It is a sad fact that disagreements can arise in the best-run businesses and if they cannot be settled amicably they can result in costly business litigation.
It is also a sad fact that legal fees are often far greater than the damages awarded and. Worse, if you lose and have to pay those of the other side.
While most litigation involves a financial settlement, the underlying dispute can be for a myriad of reasons. Many disputes relate to the non-payment for goods or services that one party believes were provided while the other believes were defective or the terms were not observed. Others may be down to parties falling out or wanting to terminate contracts. Whatever the cause taking issues to court can be extremely expensive if the facts are in dispute.
Often when each side feels that it has much to lose emotions will run high and judgement may be less than impartial.
Very often, when the parties involved realise the length of time that may be involved and the escalation of costs starts to bite they end up agreeing to settle out of court. But before coming to terms with this reality they may have spent considerable sums that might not have been necessary.
So, it makes sense before embarking on costly business litigation for all parties involved to establish clearly and accurately the facts of the dispute and the realistic prospects for a satisfactory outcome.
Simply assembling all the relevant paperwork as evidence before appointing lawyers will save a lot of money and may even avoid an expensive mistake as it will highlight your ability to substantiate claims.
This may involve examining the terms of a contract to establish the nature of a breach such as non-payment for goods and services, not meeting deadlines, the definition of poor service or substituting a material with one of lesser quality.
It may mean establishing precisely what had been agreed by the partners or shareholders including whether there were any terms or conditions that should be referred to should either party wish to leave.
Partnership and shareholder disputes, like employee termination, may be cited as being down to a breach of duties or obligations or poor performance but all too often these are contrived reasons that are used to justify another reason such as a clash of personalities.
Service and contract disputes are rarely black and white matters and can result in lengthy court hearings, as also can breaches of confidentiality or copyright.
While you might think you are the best person to consider the merits of any litigation it makes sense to engage someone impartial to carry out this task as they will help you remove emotion and pride from any decision.

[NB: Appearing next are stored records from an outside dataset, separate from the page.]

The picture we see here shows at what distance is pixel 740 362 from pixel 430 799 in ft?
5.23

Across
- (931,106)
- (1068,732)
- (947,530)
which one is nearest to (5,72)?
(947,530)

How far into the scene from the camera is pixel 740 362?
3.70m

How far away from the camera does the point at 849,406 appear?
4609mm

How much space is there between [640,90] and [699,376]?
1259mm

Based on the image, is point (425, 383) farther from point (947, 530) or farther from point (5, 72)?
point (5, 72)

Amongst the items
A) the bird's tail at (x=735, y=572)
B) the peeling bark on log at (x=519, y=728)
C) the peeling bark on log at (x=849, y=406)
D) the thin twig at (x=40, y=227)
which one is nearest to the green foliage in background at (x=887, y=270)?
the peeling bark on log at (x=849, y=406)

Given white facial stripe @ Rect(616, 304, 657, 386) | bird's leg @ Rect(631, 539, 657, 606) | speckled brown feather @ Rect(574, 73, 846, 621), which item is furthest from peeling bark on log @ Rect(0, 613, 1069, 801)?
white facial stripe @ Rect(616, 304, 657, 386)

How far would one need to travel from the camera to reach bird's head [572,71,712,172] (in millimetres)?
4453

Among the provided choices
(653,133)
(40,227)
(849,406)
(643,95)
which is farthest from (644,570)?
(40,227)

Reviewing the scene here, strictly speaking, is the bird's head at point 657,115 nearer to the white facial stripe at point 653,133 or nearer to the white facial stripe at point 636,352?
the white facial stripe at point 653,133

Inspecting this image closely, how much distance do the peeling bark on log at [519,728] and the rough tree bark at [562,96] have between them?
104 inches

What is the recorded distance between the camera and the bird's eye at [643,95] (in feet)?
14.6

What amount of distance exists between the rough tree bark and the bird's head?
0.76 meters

It is difficult to decide who to use since engaging the right person can also remove a procedural bias. There are likely to be a number of different ways of resolving the dispute where for example, some lawyers like the adversarial nature of the court room, others might promote mediation or arbitration as a form of dispute resolution.
Before engaging a lawyer, a trusted adviser may be useful. While they may not have the same insight as a barrister who might advise on the likely outcome in court, they can be objective and hopefully wise. I have often simply picked up the phone to the other party and met them to resolve matters for clients long before they escalate. It is a tragedy that emotion and pride tend to be the real barriers to resolving disputes.
Whoever you get to advise you, assembling your evidence and getting an early independent perspective can help avoid fruitless litigation or at least identify the most appropriate procedure for resolving matters.